**TASK GOAL**
Nothing but the records, repeated exactly, should form the response.

**DATA TO PROCESS**
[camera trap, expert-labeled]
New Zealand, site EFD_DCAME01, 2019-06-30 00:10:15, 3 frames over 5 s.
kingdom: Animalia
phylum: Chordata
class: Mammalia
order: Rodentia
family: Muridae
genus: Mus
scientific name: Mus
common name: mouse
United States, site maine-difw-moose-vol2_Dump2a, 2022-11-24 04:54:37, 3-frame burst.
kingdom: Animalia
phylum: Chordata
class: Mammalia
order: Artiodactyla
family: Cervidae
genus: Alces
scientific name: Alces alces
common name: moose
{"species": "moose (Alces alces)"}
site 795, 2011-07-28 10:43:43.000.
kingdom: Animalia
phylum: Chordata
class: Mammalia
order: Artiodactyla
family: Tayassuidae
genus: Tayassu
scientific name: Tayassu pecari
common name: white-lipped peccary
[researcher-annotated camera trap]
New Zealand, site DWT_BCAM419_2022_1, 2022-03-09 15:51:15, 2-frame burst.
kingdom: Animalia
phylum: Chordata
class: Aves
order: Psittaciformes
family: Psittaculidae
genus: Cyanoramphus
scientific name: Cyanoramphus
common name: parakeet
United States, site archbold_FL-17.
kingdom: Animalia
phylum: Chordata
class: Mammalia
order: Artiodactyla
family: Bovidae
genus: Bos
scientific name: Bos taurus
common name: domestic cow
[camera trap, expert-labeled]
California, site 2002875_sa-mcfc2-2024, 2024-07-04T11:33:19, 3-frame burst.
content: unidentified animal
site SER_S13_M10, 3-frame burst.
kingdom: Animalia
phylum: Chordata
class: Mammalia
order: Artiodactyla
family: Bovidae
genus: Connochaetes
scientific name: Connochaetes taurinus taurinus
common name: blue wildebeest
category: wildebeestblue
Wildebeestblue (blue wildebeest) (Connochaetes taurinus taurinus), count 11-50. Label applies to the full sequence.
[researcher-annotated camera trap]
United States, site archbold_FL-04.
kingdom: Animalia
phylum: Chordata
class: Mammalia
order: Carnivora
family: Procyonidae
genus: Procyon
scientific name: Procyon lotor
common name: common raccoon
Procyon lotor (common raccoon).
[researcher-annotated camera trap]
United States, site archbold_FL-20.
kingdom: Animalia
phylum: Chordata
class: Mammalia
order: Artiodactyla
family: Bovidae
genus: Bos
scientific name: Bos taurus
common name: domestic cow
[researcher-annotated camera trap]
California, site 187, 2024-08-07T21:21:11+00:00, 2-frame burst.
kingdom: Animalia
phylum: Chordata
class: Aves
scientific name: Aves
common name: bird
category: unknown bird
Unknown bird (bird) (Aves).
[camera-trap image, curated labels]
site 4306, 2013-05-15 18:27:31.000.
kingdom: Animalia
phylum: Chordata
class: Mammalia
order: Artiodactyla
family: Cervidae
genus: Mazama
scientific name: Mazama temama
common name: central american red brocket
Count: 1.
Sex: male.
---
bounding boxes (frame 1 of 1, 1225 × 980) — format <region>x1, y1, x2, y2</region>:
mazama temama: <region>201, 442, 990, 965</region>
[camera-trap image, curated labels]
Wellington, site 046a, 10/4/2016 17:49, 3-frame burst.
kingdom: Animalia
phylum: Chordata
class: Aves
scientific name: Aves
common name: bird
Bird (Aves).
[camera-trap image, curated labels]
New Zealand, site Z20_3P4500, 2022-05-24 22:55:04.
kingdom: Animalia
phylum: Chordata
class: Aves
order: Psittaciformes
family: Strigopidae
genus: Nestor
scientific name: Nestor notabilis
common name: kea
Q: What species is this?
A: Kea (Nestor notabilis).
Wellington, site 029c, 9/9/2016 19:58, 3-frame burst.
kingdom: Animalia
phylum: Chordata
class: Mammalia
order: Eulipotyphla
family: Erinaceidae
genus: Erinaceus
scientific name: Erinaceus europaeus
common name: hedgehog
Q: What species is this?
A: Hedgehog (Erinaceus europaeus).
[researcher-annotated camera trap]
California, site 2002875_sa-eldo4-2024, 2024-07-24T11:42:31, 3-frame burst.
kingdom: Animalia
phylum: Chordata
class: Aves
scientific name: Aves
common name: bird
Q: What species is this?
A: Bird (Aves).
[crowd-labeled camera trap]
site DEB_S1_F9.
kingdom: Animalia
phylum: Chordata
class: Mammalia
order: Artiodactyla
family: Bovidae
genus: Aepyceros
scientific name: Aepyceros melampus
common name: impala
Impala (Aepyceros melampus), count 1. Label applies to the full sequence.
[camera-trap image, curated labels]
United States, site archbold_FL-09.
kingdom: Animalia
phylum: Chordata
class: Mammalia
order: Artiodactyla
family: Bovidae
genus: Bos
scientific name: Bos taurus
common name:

**RESPONSE TO THE EXERCISE**
[camera trap, expert-labeled]
New Zealand, site EFD_DCAME01, 2019-06-30 00:10:15, 3 frames over 5 s.
kingdom: Animalia
phylum: Chordata
class: Mammalia
order: Rodentia
family: Muridae
genus: Mus
scientific name: Mus
common name: mouse
United States, site maine-difw-moose-vol2_Dump2a, 2022-11-24 04:54:37, 3-frame burst.
kingdom: Animalia
phylum: Chordata
class: Mammalia
order: Artiodactyla
family: Cervidae
genus: Alces
scientific name: Alces alces
common name: moose
{"species": "moose (Alces alces)"}
site 795, 2011-07-28 10:43:43.000.
kingdom: Animalia
phylum: Chordata
class: Mammalia
order: Artiodactyla
family: Tayassuidae
genus: Tayassu
scientific name: Tayassu pecari
common name: white-lipped peccary
[researcher-annotated camera trap]
New Zealand, site DWT_BCAM419_2022_1, 2022-03-09 15:51:15, 2-frame burst.
kingdom: Animalia
phylum: Chordata
class: Aves
order: Psittaciformes
family: Psittaculidae
genus: Cyanoramphus
scientific name: Cyanoramphus
common name: parakeet
United States, site archbold_FL-17.
kingdom: Animalia
phylum: Chordata
class: Mammalia
order: Artiodactyla
family: Bovidae
genus: Bos
scientific name: Bos taurus
common name: domestic cow
[camera trap, expert-labeled]
California, site 2002875_sa-mcfc2-2024, 2024-07-04T11:33:19, 3-frame burst.
content: unidentified animal
site SER_S13_M10, 3-frame burst.
kingdom: Animalia
phylum: Chordata
class: Mammalia
order: Artiodactyla
family: Bovidae
genus: Connochaetes
scientific name: Connochaetes taurinus taurinus
common name: blue wildebeest
category: wildebeestblue
Wildebeestblue (blue wildebeest) (Connochaetes taurinus taurinus), count 11-50. Label applies to the full sequence.
[researcher-annotated camera trap]
United States, site archbold_FL-04.
kingdom: Animalia
phylum: Chordata
class: Mammalia
order: Carnivora
family: Procyonidae
genus: Procyon
scientific name: Procyon lotor
common name: common raccoon
Procyon lotor (common raccoon).
[researcher-annotated camera trap]
United States, site archbold_FL-20.
kingdom: Animalia
phylum: Chordata
class: Mammalia
order: Artiodactyla
family: Bovidae
genus: Bos
scientific name: Bos taurus
common name: domestic cow
[researcher-annotated camera trap]
California, site 187, 2024-08-07T21:21:11+00:00, 2-frame burst.
kingdom: Animalia
phylum: Chordata
class: Aves
scientific name: Aves
common name: bird
category: unknown bird
Unknown bird (bird) (Aves).
[camera-trap image, curated labels]
site 4306, 2013-05-15 18:27:31.000.
kingdom: Animalia
phylum: Chordata
class: Mammalia
order: Artiodactyla
family: Cervidae
genus: Mazama
scientific name: Mazama temama
common name: central american red brocket
Count: 1.
Sex: male.
---
bounding boxes (frame 1 of 1, 1225 × 980) — format <region>x1, y1, x2, y2</region>:
mazama temama: <region>201, 442, 990, 965</region>
[camera-trap image, curated labels]
Wellington, site 046a, 10/4/2016 17:49, 3-frame burst.
kingdom: Animalia
phylum: Chordata
class: Aves
scientific name: Aves
common name: bird
Bird (Aves).
[camera-trap image, curated labels]
New Zealand, site Z20_3P4500, 2022-05-24 22:55:04.
kingdom: Animalia
phylum: Chordata
class: Aves
order: Psittaciformes
family: Strigopidae
genus: Nestor
scientific name: Nestor notabilis
common name: kea
Q: What species is this?
A: Kea (Nestor notabilis).
Wellington, site 029c, 9/9/2016 19:58, 3-frame burst.
kingdom: Animalia
phylum: Chordata
class: Mammalia
order: Eulipotyphla
family: Erinaceidae
genus: Erinaceus
scientific name: Erinaceus europaeus
common name: hedgehog
Q: What species is this?
A: Hedgehog (Erinaceus europaeus).
[researcher-annotated camera trap]
California, site 2002875_sa-eldo4-2024, 2024-07-24T11:42:31, 3-frame burst.
kingdom: Animalia
phylum: Chordata
class: Aves
scientific name: Aves
common name: bird
Q: What species is this?
A: Bird (Aves).
[crowd-labeled camera trap]
site DEB_S1_F9.
kingdom: Animalia
phylum: Chordata
class: Mammalia
order: Artiodactyla
family: Bovidae
genus: Aepyceros
scientific name: Aepyceros melampus
common name: impala
Impala (Aepyceros melampus), count 1. Label applies to the full sequence.
[camera-trap image, curated labels]
United States, site archbold_FL-09.
kingdom: Animalia
phylum: Chordata
class: Mammalia
order: Artiodactyla
family: Bovidae
genus: Bos
scientific name: Bos taurus
common name:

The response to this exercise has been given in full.